Türkiye’de Meclis, hükümet, ordu, yargı birbirine girmiş! Üstelik herkes seçim derdine dalmış!
Almanya’da Hitler yükselirken Fransa’nın hali; Raymond Aron’un deyişiyle:
“Fransa iyi yönetilmeye muhtaç olduğu bir sırada, bırakın kötü yönetilmeyi, hiç yönetilemiyordu.”
Öyle bir şey!..
Ülkenin yönetilmesi
Kritik dönemlerde çözüm üretecek mekanizmalar işlemez de her bir mekanizma öbürünü çelmelerse krizler felakete dönüşür.
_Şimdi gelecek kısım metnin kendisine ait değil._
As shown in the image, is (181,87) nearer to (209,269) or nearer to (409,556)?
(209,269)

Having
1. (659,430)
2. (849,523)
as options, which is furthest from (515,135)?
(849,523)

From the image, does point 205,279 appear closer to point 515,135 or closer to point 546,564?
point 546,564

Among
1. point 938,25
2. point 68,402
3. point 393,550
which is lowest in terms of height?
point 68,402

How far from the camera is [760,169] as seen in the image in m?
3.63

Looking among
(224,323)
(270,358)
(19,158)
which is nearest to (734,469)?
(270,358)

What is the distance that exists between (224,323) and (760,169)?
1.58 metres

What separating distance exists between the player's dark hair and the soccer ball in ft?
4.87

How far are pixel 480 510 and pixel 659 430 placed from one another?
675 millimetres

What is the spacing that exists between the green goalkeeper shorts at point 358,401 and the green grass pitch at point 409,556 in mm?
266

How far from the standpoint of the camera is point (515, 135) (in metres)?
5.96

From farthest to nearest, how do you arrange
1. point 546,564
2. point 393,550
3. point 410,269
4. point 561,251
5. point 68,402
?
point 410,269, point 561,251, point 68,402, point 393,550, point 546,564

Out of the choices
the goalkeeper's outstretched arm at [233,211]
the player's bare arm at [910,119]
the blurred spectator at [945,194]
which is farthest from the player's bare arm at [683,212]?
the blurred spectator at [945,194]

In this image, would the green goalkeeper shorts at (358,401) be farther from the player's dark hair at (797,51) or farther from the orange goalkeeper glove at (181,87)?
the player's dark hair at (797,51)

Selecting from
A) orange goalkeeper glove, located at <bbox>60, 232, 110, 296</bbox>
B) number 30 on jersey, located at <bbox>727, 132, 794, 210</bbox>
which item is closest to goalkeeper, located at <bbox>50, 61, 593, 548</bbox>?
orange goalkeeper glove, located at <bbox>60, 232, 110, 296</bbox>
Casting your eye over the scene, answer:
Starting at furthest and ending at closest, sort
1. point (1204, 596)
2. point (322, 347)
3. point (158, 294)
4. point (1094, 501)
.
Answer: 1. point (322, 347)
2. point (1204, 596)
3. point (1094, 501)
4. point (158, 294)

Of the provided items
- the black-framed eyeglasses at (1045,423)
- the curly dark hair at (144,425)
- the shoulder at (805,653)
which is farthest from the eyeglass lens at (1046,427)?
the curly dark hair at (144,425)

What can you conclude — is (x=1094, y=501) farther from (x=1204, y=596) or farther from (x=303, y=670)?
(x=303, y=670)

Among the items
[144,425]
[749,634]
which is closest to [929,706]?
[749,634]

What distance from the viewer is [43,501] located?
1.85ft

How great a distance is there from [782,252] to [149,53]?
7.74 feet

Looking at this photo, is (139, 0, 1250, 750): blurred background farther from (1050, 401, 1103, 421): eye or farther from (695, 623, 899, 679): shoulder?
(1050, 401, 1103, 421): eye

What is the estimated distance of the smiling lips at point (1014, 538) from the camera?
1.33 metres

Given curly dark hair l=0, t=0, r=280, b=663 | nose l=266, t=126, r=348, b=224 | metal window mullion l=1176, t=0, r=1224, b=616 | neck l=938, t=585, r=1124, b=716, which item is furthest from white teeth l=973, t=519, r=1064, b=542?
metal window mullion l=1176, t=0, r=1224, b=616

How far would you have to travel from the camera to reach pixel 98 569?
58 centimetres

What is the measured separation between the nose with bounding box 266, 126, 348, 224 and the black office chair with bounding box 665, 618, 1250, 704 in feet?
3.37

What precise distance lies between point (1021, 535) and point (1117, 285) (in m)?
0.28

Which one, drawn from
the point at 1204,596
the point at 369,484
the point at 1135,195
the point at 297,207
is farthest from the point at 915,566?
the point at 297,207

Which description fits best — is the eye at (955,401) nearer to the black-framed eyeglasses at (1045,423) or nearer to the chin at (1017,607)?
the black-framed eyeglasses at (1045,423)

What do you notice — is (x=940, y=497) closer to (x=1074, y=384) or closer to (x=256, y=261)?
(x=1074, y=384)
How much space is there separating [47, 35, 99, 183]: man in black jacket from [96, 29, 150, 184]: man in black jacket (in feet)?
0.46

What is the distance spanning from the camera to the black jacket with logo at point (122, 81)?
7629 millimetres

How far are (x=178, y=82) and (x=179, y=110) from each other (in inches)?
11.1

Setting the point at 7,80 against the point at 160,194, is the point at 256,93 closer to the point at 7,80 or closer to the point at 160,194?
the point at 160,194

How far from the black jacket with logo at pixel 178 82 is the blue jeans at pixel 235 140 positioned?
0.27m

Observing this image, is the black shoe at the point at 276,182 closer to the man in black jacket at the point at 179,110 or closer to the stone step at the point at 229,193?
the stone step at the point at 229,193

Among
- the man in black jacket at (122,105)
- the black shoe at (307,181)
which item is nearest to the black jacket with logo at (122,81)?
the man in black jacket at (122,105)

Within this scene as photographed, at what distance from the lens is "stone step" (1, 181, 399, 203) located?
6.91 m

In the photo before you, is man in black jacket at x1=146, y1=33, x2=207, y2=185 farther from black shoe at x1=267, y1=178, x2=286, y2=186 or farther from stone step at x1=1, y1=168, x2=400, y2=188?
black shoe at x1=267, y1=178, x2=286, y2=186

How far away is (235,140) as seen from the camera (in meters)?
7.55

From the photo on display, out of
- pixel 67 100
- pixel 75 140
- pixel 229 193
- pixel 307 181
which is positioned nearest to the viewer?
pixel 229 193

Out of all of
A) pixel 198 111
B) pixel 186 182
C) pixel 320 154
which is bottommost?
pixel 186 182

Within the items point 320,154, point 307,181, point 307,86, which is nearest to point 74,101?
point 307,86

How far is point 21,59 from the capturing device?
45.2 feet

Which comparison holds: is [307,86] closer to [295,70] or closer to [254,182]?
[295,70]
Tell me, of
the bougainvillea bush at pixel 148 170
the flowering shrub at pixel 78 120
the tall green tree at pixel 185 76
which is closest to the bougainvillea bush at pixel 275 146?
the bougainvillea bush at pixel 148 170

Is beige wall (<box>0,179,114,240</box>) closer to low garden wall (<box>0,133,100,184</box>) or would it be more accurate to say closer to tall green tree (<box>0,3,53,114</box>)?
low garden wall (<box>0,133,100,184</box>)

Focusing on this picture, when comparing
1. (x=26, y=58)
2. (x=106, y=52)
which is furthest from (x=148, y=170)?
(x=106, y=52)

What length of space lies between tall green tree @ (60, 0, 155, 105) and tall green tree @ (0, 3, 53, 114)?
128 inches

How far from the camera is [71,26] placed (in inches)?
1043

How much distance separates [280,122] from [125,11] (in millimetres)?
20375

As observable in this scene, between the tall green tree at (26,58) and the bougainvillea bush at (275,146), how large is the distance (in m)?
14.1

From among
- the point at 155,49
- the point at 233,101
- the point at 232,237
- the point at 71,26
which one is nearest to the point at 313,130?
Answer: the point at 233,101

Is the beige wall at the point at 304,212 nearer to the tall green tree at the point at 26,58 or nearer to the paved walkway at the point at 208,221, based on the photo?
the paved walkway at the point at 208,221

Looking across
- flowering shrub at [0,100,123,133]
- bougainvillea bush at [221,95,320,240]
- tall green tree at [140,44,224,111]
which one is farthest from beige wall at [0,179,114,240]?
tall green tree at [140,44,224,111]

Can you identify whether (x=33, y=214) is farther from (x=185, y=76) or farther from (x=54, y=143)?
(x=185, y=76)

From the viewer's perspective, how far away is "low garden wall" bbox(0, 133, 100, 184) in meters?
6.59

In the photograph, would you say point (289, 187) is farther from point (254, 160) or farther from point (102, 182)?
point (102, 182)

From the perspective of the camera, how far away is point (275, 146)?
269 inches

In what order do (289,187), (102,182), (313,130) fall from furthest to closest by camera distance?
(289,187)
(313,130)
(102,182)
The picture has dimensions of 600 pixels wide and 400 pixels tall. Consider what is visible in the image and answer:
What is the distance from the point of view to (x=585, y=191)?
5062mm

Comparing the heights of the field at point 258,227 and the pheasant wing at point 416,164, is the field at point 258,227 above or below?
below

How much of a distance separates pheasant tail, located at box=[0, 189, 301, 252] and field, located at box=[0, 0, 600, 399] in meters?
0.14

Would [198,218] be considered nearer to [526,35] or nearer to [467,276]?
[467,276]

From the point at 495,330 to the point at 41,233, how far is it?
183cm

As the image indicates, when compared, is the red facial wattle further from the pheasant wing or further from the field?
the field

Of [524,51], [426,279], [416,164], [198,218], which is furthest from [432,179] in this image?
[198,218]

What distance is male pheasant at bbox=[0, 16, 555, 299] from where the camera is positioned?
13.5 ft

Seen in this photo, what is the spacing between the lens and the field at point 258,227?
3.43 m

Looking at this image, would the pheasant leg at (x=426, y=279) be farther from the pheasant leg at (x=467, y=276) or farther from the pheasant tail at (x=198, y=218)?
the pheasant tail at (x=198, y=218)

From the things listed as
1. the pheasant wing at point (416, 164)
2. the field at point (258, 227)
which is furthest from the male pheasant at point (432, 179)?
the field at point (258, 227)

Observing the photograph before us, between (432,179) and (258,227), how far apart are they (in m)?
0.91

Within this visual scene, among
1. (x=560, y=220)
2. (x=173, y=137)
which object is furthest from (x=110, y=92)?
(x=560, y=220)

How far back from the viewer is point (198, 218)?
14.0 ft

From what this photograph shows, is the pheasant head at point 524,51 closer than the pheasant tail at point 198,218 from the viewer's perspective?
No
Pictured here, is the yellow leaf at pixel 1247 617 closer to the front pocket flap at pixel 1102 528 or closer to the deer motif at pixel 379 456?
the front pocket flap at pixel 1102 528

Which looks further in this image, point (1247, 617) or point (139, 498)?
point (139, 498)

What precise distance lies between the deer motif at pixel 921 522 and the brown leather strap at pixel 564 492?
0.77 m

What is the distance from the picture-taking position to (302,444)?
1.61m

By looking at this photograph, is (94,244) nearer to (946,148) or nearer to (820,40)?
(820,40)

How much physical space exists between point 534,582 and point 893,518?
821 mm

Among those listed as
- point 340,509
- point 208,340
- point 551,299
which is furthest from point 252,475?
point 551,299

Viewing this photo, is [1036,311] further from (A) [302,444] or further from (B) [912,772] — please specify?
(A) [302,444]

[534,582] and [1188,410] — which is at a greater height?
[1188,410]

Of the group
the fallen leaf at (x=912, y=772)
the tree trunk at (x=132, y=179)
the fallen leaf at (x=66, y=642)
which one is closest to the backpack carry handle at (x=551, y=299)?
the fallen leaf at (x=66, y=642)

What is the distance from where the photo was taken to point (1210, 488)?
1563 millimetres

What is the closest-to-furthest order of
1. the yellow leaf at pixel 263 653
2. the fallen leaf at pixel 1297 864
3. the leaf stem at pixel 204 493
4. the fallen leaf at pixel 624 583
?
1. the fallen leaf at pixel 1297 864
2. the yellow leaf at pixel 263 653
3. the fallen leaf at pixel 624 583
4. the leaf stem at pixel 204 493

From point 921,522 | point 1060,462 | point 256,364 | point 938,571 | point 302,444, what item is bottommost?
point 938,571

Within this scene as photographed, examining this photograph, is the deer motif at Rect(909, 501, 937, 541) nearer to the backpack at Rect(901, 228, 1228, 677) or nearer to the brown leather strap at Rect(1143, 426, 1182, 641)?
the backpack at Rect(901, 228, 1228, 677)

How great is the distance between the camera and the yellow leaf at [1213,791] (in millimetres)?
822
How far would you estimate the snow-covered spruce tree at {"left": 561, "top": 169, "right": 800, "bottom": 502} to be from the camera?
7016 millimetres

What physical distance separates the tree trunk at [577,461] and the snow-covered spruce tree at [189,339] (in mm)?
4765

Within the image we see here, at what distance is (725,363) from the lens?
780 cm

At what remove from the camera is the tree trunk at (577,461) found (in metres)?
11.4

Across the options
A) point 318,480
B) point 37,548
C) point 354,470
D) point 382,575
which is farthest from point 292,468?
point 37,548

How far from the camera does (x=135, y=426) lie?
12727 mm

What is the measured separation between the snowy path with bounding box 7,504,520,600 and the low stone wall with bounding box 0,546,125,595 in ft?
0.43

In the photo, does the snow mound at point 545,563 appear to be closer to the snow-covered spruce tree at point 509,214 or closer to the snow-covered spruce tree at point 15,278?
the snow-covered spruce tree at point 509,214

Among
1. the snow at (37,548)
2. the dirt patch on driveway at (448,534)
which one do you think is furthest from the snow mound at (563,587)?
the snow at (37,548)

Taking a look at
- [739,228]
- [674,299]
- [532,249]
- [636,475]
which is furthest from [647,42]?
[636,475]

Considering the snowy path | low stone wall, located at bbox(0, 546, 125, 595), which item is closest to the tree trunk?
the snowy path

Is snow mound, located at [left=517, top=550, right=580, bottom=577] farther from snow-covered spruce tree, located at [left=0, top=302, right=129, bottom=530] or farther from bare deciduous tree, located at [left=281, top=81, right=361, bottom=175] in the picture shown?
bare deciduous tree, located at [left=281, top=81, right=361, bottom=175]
Yüzlerce yıllık tecrübeyle demokrasiler, böyle “yönetilemezlik” sorunuyla karşılaşmamak için tedbirler geliştirmiştir:
Ordu siyasete hiçbir surette karışamaz, ordu siyasi otoritenin emrindedir. Savunma görevini aksatmaması için de bu şarttır.
Yargı bir kanunun, bir kararın, bir seçimin, bir atamanın “yerinde” yani isabetli olup olmadığını denetleyemez. Sadece hukuka aykırılık olup olmadığına bakar.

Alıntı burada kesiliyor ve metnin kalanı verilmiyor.